Un passaggio che nell’aprile del 1896 segnò l’ingresso di Orvieto nella modernità raccontato sotto diversi punti di vista alla platea composta dalle ragazze e dai ragazzi degli istituti superiori della città fino ad arrivare ai giorni nostri con la presentazione in anteprima del progetto di illuminazione del masso tufaceo su cui si erge Orvieto. Ad aprire la giornata i saluti istituzionali del sindaco di Orvieto, Roberta Tardani, e il messaggio inviato dal sindaco di Narni, Lorenzo Lucarelli, che ha sottolineato il legame tra le due comunità nel nome di Netti e il valore storico della centrale di Stifone, tra le prime in Italia a corrente alternata, grazie alla quale fu possibile illuminare anche il teatro di Narni. «Un segnale importante, già in epoca passata – ha sottolineato – dell’attenzione verso la cultura e lo spettacolo. È proprio su questi temi che le comunità di Narni e Orvieto si incontrano e si riconoscono, forti di un patrimonio culturale di grande rilievo che siamo chiamati a custodire e valorizzare.

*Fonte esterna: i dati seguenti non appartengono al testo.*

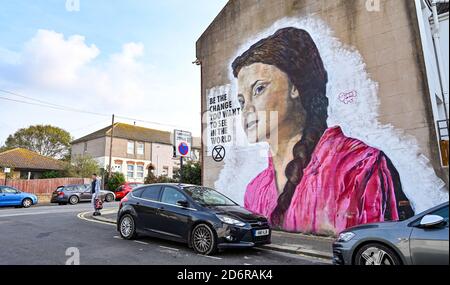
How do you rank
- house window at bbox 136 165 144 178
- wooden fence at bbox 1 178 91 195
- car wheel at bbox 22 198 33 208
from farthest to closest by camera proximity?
house window at bbox 136 165 144 178, wooden fence at bbox 1 178 91 195, car wheel at bbox 22 198 33 208

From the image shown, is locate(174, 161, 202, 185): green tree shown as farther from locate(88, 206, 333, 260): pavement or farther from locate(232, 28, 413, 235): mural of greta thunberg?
locate(88, 206, 333, 260): pavement

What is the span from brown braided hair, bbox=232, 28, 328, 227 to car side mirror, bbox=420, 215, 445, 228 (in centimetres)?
570

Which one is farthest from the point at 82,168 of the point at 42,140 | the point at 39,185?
the point at 42,140

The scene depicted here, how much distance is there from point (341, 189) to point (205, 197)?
3962mm

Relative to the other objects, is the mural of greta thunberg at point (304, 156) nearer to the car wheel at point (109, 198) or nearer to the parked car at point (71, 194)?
the parked car at point (71, 194)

Penso al Teatro Manini e al Teatro Mancinelli, simboli di questa eredità condivisa».
Affidato a un video il saluto agli studenti di Pino Strabioli, direttore artistico del Teatro Mancinelli che ha dedicato proprio all’anniversario di Netti la stagione ’25-’26 “In luce – Il teatro accende la città”. «La luce in teatro – ha detto – è protagonista assoluta. In uno spazio buio dà forma al tempo, crea ambienti, suggerisce emozioni e accompagna il lavoro degli attori nel racconto. È una presenza viva, capace di trasformare ogni scena. L’augurio è quello di lasciarci illuminare sempre dalla luce del teatro, perché ogni volta che si entra in sala si accende dentro di noi una luce invisibile fatta di emozioni, poesia e sentimento». La storia dell’ingegner Netti, dalle origini umili alla formazione al Politecnico di Milano, e del progetto che portò la luce elettrica a Orvieto è stata ripercorsa nelle parole del pro nipote Massimo Oro Nobili.